- Born: July 5, 1922 Naha, Okinawa Prefecture, Japan
- Died: December 11, 1999 (aged 77) Naha, Okinawa Prefecture, Japan
- Style: Goju-ryu Karate, Judo
- Teacher: Chōjun Miyagi
- Rank: 10th dan karate, 8th dan judo

Other information
- Notable students: Teruo Chinen, Chuck Merriman Masaji Taira, Morio Higaonna

= Eiichi Miyazato =

Okinawan karateka (1922–1999)

Eiichi Miyazato (宮里 栄一, Miyazato Eiichi) was a leading Okinawan master of Goju-ryu karate. He was a senior student of Chōjun Miyagi, founder of the Goju-ryu style. Miyazato held the rank of 10th dan in karate and 7th dan in judo; on his death, he was honoured with the degree of 8th dan in judo.

==Early life==
Miyazato was born on July 5, 1922, in I-Chome, 13 Banchi, Higashi-machi, Naha, Okinawa, Okinawa Prefecture, Japan. Some sources indicate that Miyazato began training under Miyagi at the age of 13, while others state that Miyazato first trained under his own father and only began training under Miyagi at the age of 15. Miyazato's father had been a student of Kanryo Higaonna, who had been Miyagi's teacher, so Miyagi accepted the young Miyazato as his student. Except for an interrupted period due to World War II, Miyazato learned from Miyagi continuously until the death of the latter in 1953. Apart from his karate training, he also studied judo under Shoko Itokazu.

==Judo career==
Miyazato was also a great judoka: he became champion of Okinawa 1950 or 1951. Miyazato also became a skilled judo master in the local police judo club and president of the Okinawa Judo Federation.

==Karate career==
Miyazato began practicing Karate with his father (student of Kanryo Higaonna) and then became a student of Miyagi around the age of 13. Since that time, Miyazato, except for a short period during the war, trained continuously with Miyagi until his death. He also assisted Miyagi in teaching in the Okinawa Police School and was also the only one to have learned the entire teaching system and all the Kata. Miyazato was also a judo instructor: a discipline that Miyagi himself invited him to cultivate as it was complementary to Goju Ryu Karate.

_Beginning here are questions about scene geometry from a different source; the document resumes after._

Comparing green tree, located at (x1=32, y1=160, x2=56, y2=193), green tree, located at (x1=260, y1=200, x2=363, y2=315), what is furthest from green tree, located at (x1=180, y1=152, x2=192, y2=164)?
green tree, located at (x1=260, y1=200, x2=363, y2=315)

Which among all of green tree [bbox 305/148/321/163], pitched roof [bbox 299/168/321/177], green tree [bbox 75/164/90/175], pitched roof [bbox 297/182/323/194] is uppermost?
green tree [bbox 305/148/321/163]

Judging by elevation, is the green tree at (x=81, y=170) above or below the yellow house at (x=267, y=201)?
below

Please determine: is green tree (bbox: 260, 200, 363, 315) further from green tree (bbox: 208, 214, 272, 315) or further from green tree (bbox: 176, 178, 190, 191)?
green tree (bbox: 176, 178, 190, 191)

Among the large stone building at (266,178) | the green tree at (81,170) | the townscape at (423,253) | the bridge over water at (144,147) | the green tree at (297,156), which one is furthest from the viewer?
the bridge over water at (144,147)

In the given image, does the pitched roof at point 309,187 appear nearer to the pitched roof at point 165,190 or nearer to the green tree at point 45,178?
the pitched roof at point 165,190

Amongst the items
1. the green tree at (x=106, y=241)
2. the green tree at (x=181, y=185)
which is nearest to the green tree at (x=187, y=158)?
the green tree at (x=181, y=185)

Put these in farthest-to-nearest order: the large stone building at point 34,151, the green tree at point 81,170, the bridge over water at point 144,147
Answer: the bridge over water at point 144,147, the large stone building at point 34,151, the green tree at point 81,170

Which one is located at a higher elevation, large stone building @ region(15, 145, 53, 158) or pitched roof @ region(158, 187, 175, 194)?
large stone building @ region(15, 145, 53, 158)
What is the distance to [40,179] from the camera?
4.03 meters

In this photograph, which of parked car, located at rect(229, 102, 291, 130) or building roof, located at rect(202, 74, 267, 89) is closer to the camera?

Miyazato joined the Ryukyu Police Department on Miyagi's recommendation in 1946. He served as physical education instructor at the police academy, and assisted Miyagi (then an instructor at the academy), teaching karate and judo there. Upon Miyagi's death in 1953, Miyazato inherited his teacher's training equipment; he also took up the position of teaching at the 'Garden dojo,' which had been Miyagi's dojo.

After Miyagi's death (1953), the family communicated that the founder of the style wanted Eiichi Miyazato to succeed him. The Goju Ryu committee (formed by its major students) at a meeting in February 1954 voted almost unanimously Eiichi Miyazato as the official successor to Chojun Miyagi. In 1956, Miyazato opened his own dojo, the Jundokan, in Asato, Naha. The building had three levels, with Miyazato's dwelling located on the top level. In 1972, he retired from the police force and devoted the rest of his life to teaching karate. Through the early 1970s, he served as vice-president of the Okinawan Judo Federation and President of the Okinawa Prefecture Karate-do Federation.

On March 20, 1988, the Okinawa Goju-ryu Karate-do Kyokai awarded him the rank of 10th dan in karate. Apart from his karate rank, Miyazato held the rank of 7th dan in judo from the Kodokan, and was President of the Okinawa Judo Federation.

==Later life==
Miyazato received several awards for his contribution to the martial arts. In 1984, Miyazato received an official commendation from the Kodokan. In 1994, he was awarded a Commendation for Distinguished Service from the Nihon Budo Kyogikai and received an official commendation from the Okinawa Judo Federation. In 1998, he received an official commendation from the Japanese Ministry of Education.

Following a period of poor health, Miyazato died on December 11, 1999, in Naha Hospital. On his death, the Kodokan awarded him the rank of 8th dan in judo. Miyazato's students included Teruo Chinen, Morio Higaonna, Masaji Taira, Ronald Michio Yamanaka and Mike Clarke. Miyazato's dojo is now run by his son, Yoshihiro Miyazato.

==Notes==

a. According to Miyazato Sensei son, Yoshihiro, his father died on December 11. Other Sources differ on the precise date of Miyazato's death. Most state that it was December 11, but others state that it was December 10 or December 13.